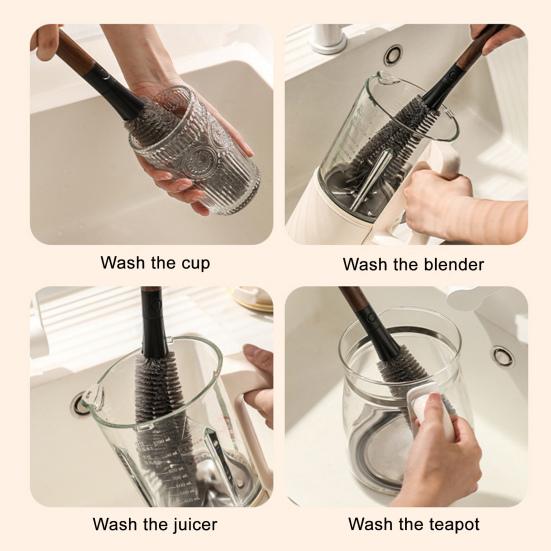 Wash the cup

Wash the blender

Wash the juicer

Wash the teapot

---

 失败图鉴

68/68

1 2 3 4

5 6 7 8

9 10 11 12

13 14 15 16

Exercise details: Those lines of the records above that run from the one containing "Wash the cup" through the one containing "Wash the teapot" should be returned exactly, with no pictures among them.

Task answer:
 Wash the cup

Wash the blender

Wash the juicer

Wash the teapot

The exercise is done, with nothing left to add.